Source data Block Start

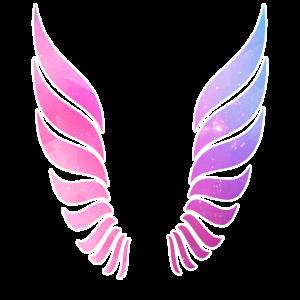 Flügel Engel Weltraum Galaxie Mädchen Frauen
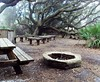 Sea Camp, Cumberland Island, GA (campground)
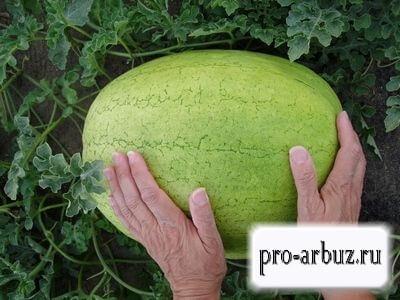 Выращивание арбуза Рафинад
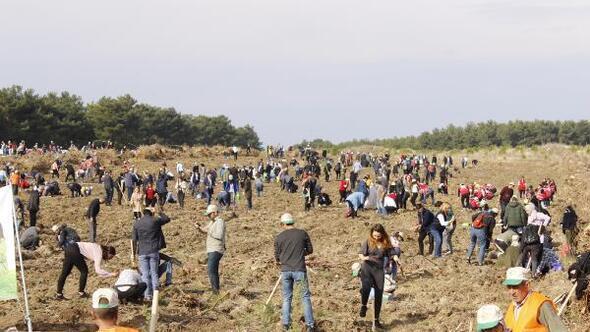 Çanakkalede 205 bin fidan toprakla buluşturuldu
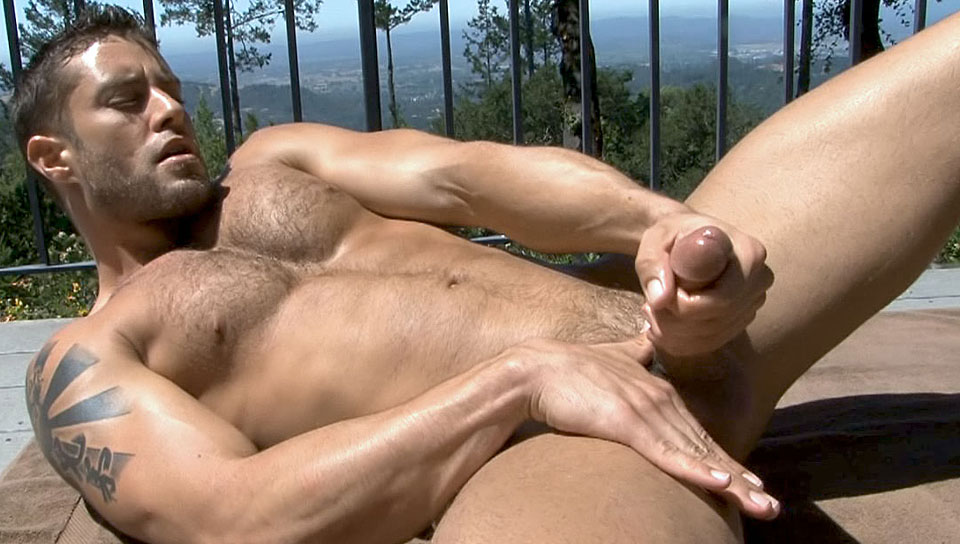 gay boy solo escort uomo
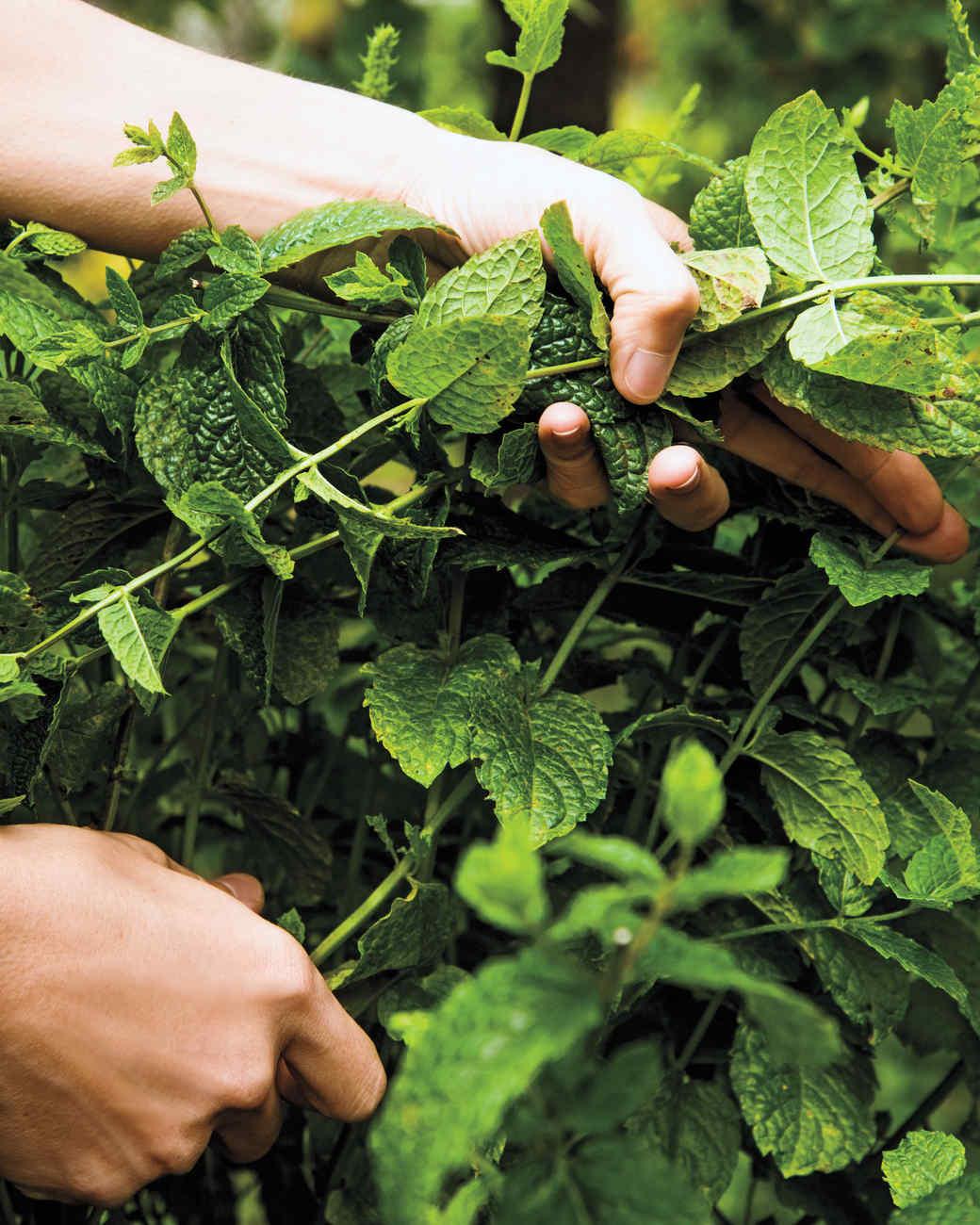 herb-garden-11-d111488.jpg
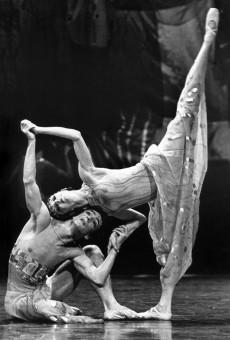 Shéhérazade - Graeme Murphy & Janet Vernon (photo ©Branco Gaica)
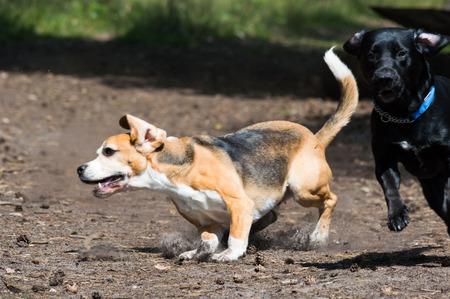 Tricolor purebred beagle running and evading black hunting dog dog action shot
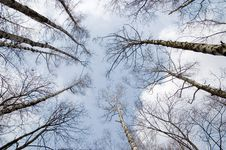 Spring Birch Grove Stock Images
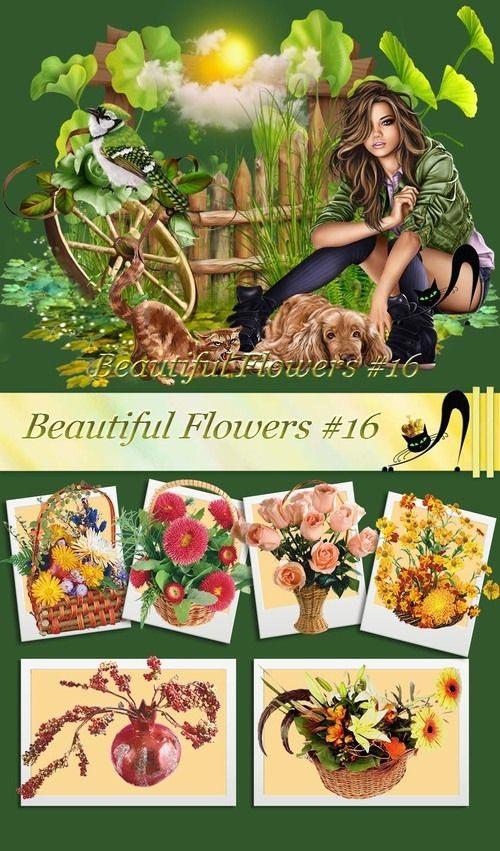 beautiful-flowers-16-jpg.700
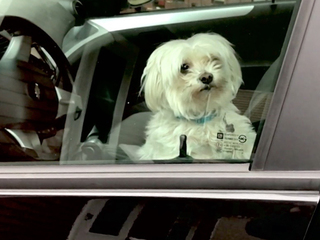 Would you rescue a dog from a hot car?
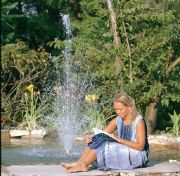Medium Garden Pond
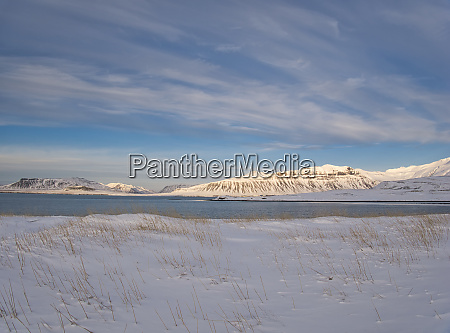 a snowy meadow on the coast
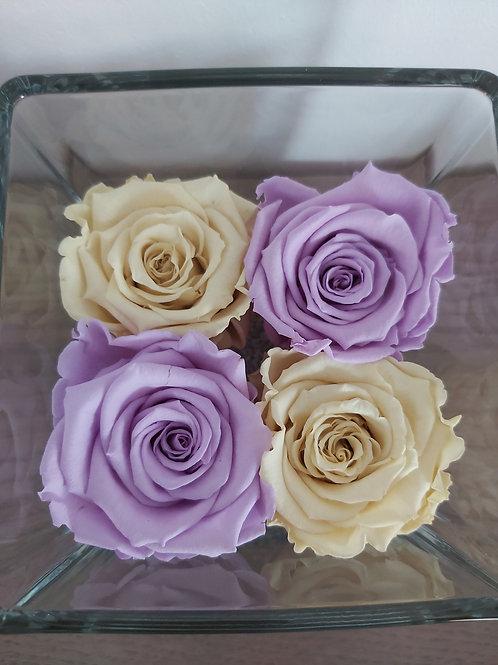 Royal Cube lll met 4 long life rozen gemixte kleuren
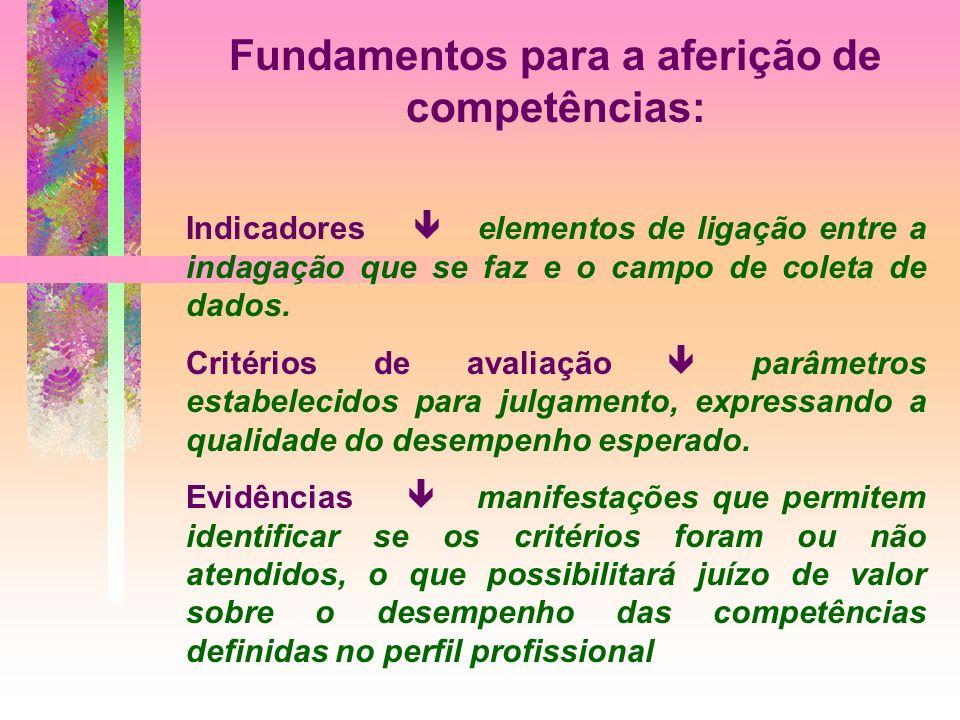 Fundamentos para a aferição de competências: Indicadores elementos de ligação entre a indagação que se faz e o campo de coleta de dados.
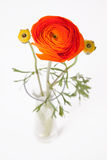 Orange Buttercup in glass vase on white background Stock Image
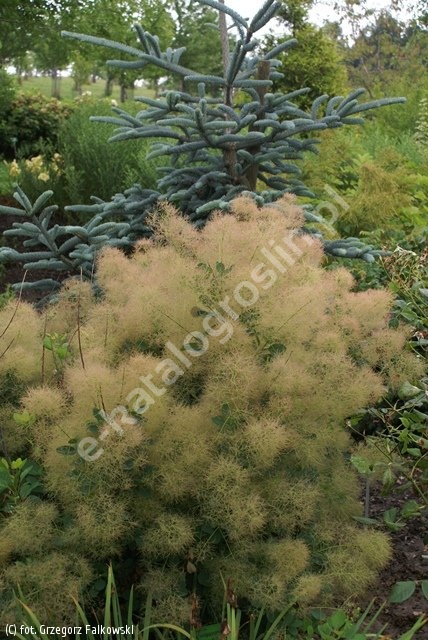 perukowiec podolski 'Young Lady' - Cotinus coggygria 'Young Lady' PBR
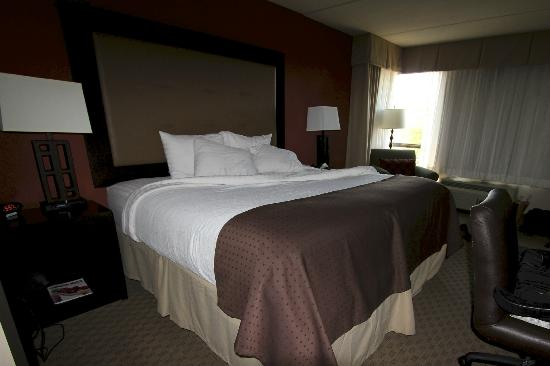 Holiday Inn Pensacola-N Davis Hwy: bedroom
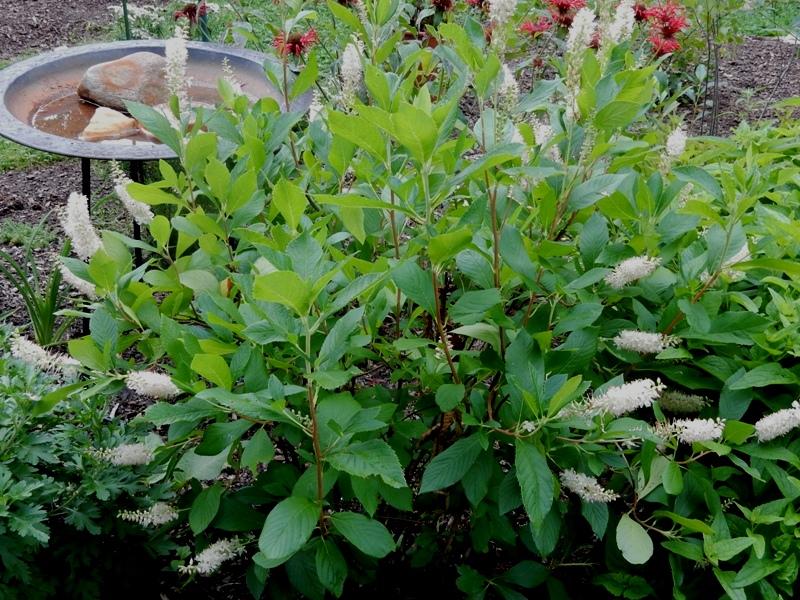 Sweet pepperbush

Source data Block End

Task goal => In the listing above, find the line with "Tricolor purebred beagle" and the line with "Fundamentos para a". Output both, plus every line between them, and no pictures.

Answer =>
 Tricolor purebred beagle running and evading black hunting dog dog action shot
 Spring Birch Grove Stock Images
 beautiful-flowers-16-jpg.700
 Would you rescue a dog from a hot car?
Medium Garden Pond
 a snowy meadow on the coast
 Royal Cube lll met 4 long life rozen gemixte kleuren
 Fundamentos para a aferição de competências: Indicadores elementos de ligação entre a indagação que se faz e o campo de coleta de dados.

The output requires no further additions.